Crazy Cloud Dies

Crazy Cloud Dies November 21, 2018




“The autumn breeze of a single night of love is better than a hundred thousand years of sitting meditation.” Ikkyu

Ikkyu Sojun died on this day, the 21st of November in the year 1481.

He was one of the singular figures of Japanese Zen.

Ikkyu was born in the suburbs of Kyoto in 1394. He possibly was an illegitimate child of the emperor and a courtier. At the age of five he was placed in a Rinzai monastery. At thirteen he entered Kenninji shortly after which began a period of wandering from temple to temple and teacher to teacher. He eventually settled into study with master Kaso at a branch temple of Daitokuji. After deeply investigating the koan system and with that his own heart Ikkyu received dharma transmission from Kaso.

From there he began another period of wandering.
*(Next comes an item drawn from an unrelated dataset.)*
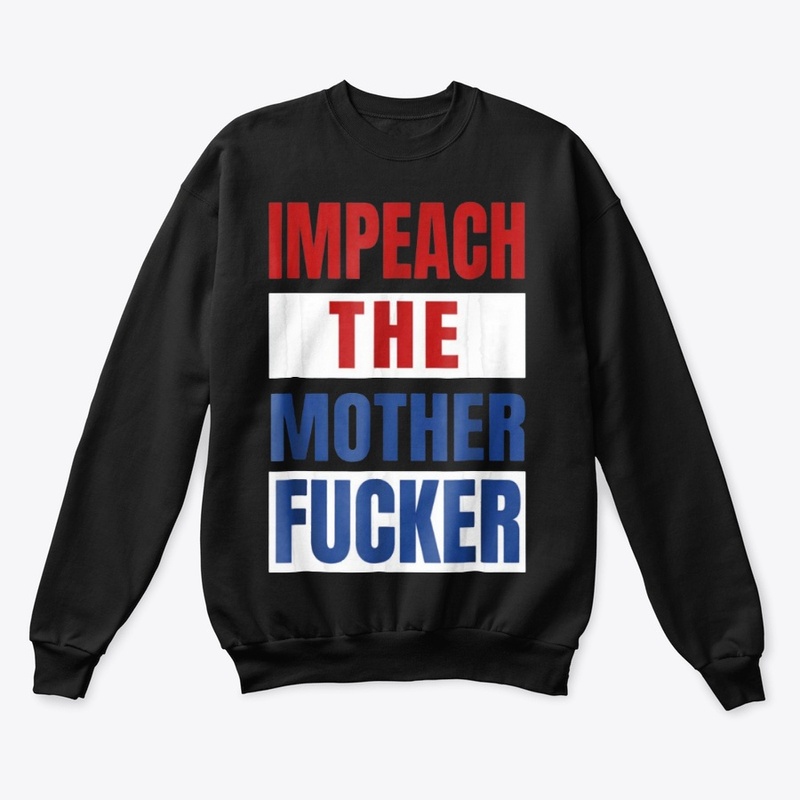 Impeach the Mother Fucker Shirt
Ikkyu was an eccentric, known to drink and carouse as well as to be a wildly devoted practitioner of zazen. His poetry was widely read. And, he is often credited with brining tea ceremony and Zen together in an unambiguous way. Also, he had a long term love-affair with the blind singer Mori. Small wonder he picked up the popular nickname, Kyoun, “crazy cloud.”
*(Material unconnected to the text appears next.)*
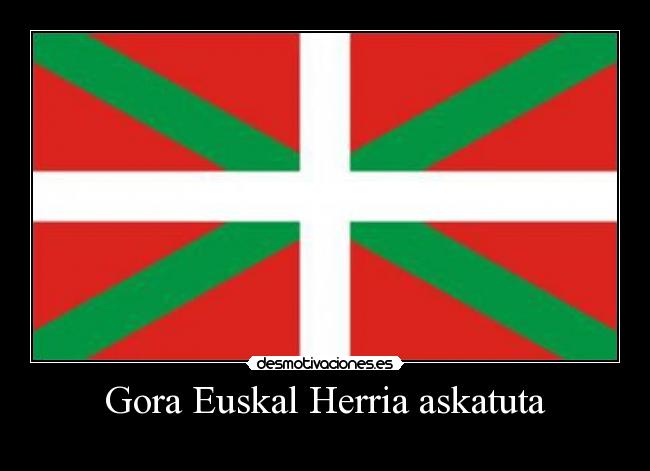 Gora Euskal Herria askatuta -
Through most of his life he avoided the Zen institutions. But late in life he was elected head of Daitokuji, which had been ravaged in a civil war, and lay in ruins. With skill few expected he devoted himself to the restoration of the monastery.
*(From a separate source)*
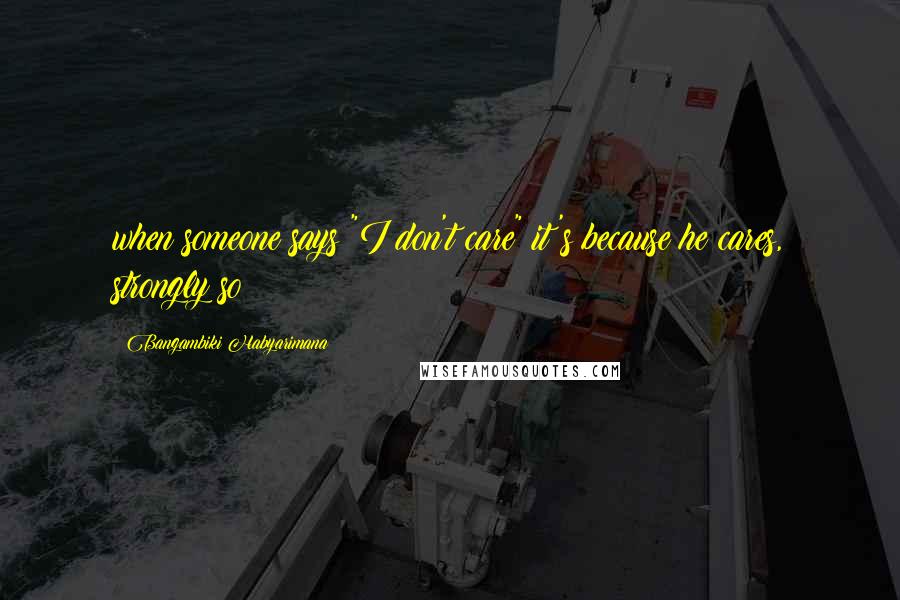 Bangambiki Habyarimana Quotes: when someone says "I don't care" it's because he cares, strongly so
After his death in 1481 he grew in legend to become a major folk figure as a sort of trickster figure tweaking authorities while at the same time offering something deep and true.

My life has been devoted to love play;
I’ve no regrets about being tangled in red thread from head to foot,
Nor am I ashamed to have spent my days as a Crazy Cloud—
But I sure don’t like this long, long bitter autumn of no good sex!
Follow the rule of celibacy blindly and you are no more than an ass;
Break it and you are only human.
The spirit of Zen is manifest in ways countless as the sands of the Ganges.
Every newborn is a fruit of the conjugal bond.
For how many eons have secret blossoms been budding and fading?